Излившийся гнев уже не возвращался более, и Кутузов, слабо мигая глазами, выслушивал оправдания и слова защиты (Ермолов сам не являлся к нему до другого дня) и настояния Бенигсена, Коновницына и Толя о том, чтобы то же неудавшееся движение сделать на другой день. И Кутузов должен был опять согласиться.


На другой день войска с вечера собрались в назначенных местах и ночью выступили. Была осенняя ночь с черно лиловатыми тучами, но без дождя. Земля была влажна, но грязи не было, и войска шли без шума, только слабо слышно было изредка бренчанье артиллерии. Запретили разговаривать громко, курить трубки, высекать огонь; лошадей удерживали от ржания. Таинственность предприятия увеличивала его привлекательность. Люди шли весело. Некоторые колонны остановились, поставили ружья в козлы и улеглись на холодной земле, полагая, что они пришли туда, куда надо было; некоторые (большинство) колонны шли целую ночь и, очевидно, зашли не туда, куда им надо было.

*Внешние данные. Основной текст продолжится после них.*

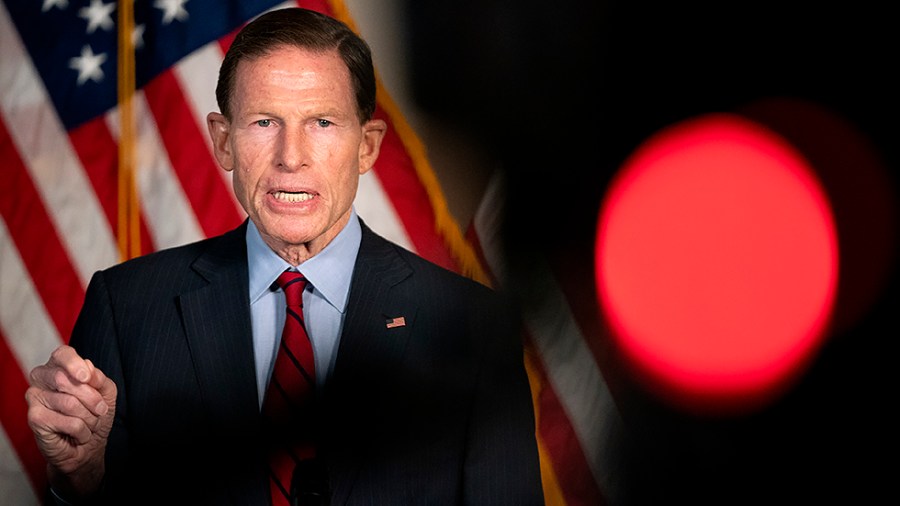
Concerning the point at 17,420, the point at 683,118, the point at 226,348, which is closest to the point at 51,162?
the point at 17,420

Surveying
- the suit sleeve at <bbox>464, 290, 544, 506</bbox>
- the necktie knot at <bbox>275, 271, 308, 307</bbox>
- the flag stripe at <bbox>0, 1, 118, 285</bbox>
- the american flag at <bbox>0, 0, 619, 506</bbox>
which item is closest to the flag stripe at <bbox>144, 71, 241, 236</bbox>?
the american flag at <bbox>0, 0, 619, 506</bbox>

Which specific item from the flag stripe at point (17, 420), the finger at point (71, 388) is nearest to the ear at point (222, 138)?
the finger at point (71, 388)

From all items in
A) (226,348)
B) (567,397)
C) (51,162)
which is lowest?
(567,397)

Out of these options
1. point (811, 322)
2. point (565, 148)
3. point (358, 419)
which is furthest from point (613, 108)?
point (358, 419)

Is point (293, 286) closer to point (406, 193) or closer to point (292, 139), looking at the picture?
point (292, 139)

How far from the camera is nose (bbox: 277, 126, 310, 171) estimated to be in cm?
109

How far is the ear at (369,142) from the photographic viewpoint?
1.17 metres

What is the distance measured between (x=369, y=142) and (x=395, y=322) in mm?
221

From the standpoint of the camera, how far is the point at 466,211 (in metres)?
1.56

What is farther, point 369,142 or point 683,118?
point 683,118

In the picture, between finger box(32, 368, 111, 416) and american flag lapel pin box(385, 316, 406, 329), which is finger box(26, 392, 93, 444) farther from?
american flag lapel pin box(385, 316, 406, 329)

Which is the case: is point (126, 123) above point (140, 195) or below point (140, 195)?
above

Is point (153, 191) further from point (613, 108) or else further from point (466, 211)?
point (613, 108)

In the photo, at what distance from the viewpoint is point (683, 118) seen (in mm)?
1617
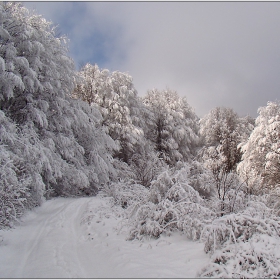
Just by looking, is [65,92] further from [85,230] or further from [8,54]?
[85,230]

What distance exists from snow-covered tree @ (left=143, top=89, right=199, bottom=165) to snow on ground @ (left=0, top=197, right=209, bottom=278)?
57.0 feet

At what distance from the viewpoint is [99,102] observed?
21.5 metres

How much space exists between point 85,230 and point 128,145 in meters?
13.6

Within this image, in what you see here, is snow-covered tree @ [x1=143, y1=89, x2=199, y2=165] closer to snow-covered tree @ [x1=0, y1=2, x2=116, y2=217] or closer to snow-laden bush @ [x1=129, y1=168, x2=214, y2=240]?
snow-covered tree @ [x1=0, y1=2, x2=116, y2=217]

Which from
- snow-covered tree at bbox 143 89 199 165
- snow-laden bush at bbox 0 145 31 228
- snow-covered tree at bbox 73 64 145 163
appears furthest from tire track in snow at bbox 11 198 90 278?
snow-covered tree at bbox 143 89 199 165

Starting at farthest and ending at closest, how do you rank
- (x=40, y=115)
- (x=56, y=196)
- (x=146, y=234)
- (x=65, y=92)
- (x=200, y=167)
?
(x=65, y=92), (x=56, y=196), (x=40, y=115), (x=200, y=167), (x=146, y=234)

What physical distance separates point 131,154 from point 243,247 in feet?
61.4

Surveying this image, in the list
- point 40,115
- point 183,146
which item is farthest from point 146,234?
point 183,146

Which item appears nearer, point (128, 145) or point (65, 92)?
point (65, 92)

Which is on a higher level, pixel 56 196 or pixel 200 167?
pixel 200 167

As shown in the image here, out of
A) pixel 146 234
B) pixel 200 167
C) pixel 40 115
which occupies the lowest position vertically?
pixel 146 234

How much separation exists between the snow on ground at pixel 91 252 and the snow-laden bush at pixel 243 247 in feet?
1.14

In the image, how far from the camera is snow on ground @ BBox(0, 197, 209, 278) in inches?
183

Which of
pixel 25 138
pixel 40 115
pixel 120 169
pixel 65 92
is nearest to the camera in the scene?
pixel 25 138
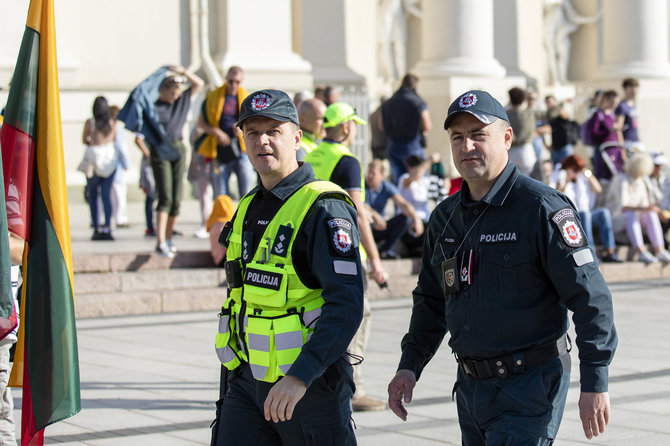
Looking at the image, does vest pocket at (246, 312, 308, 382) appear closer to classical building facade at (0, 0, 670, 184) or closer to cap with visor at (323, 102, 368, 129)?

Граф Орлов Денисов с казаками (самый незначительный отряд из всех других) один попал на свое место и в свое время. Отряд этот остановился у крайней опушки леса, на тропинке из деревни Стромиловой в Дмитровское.

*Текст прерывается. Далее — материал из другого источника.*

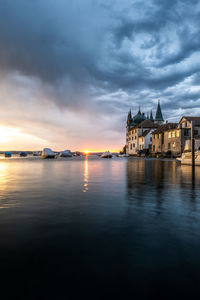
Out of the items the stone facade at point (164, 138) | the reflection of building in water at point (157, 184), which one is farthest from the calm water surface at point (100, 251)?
the stone facade at point (164, 138)

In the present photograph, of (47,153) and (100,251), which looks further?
(47,153)

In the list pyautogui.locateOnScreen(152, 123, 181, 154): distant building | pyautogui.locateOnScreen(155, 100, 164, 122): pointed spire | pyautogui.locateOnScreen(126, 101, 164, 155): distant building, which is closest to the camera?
pyautogui.locateOnScreen(152, 123, 181, 154): distant building

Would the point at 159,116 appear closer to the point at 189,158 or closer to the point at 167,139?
the point at 167,139

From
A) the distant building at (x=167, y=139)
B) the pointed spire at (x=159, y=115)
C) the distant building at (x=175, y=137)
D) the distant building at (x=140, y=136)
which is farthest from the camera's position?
the pointed spire at (x=159, y=115)

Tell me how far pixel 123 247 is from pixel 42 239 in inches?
72.7

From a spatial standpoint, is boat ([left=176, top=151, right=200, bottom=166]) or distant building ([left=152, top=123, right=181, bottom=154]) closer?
boat ([left=176, top=151, right=200, bottom=166])

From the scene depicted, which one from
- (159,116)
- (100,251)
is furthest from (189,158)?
(159,116)

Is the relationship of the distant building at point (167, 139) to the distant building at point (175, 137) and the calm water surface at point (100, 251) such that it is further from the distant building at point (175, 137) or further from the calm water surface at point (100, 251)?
the calm water surface at point (100, 251)

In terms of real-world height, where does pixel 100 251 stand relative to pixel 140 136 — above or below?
below

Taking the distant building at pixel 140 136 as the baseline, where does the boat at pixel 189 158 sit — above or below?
below

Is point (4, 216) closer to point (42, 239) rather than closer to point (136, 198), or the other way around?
point (42, 239)

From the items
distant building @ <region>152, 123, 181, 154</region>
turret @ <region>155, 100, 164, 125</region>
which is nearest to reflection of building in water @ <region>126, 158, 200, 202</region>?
distant building @ <region>152, 123, 181, 154</region>

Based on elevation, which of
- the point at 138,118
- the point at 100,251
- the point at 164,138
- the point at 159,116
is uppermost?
the point at 159,116

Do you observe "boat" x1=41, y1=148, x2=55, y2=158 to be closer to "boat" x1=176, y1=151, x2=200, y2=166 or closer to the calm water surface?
"boat" x1=176, y1=151, x2=200, y2=166
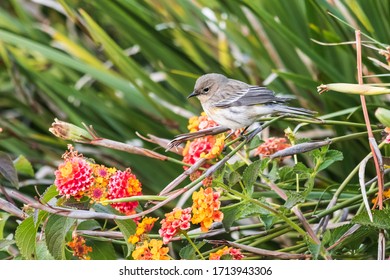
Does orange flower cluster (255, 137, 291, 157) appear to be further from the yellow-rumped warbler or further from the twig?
the twig

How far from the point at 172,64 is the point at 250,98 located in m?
0.71

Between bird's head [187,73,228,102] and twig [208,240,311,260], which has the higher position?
bird's head [187,73,228,102]

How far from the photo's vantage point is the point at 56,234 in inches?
48.0

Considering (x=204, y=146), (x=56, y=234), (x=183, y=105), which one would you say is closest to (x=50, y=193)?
(x=56, y=234)

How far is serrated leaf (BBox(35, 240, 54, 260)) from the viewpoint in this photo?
1.28 meters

Перед зарею задремавшего графа Орлова разбудили. Привели перебежчика из французского лагеря. Это был польский унтер офицер корпуса Понятовского. Унтер офицер этот по польски объяснил, что он перебежал потому, что его обидели по службе, что ему давно бы пора быть офицером, что он храбрее всех и потому бросил их и хочет их наказать. Он говорил, что Мюрат ночует в версте от них и что, ежели ему дадут сто человек конвою, он живьем возьмет его. Граф Орлов Денисов посоветовался с своими товарищами. Предложение было слишком лестно, чтобы отказаться. Все вызывались ехать, все советовали попытаться. После многих споров и соображений генерал майор Греков с двумя казачьими полками решился ехать с унтер офицером.
– Ну помни же, – сказал граф Орлов Денисов унтер офицеру, отпуская его, – в случае ты соврал, я тебя велю повесить, как собаку, а правда – сто червонцев.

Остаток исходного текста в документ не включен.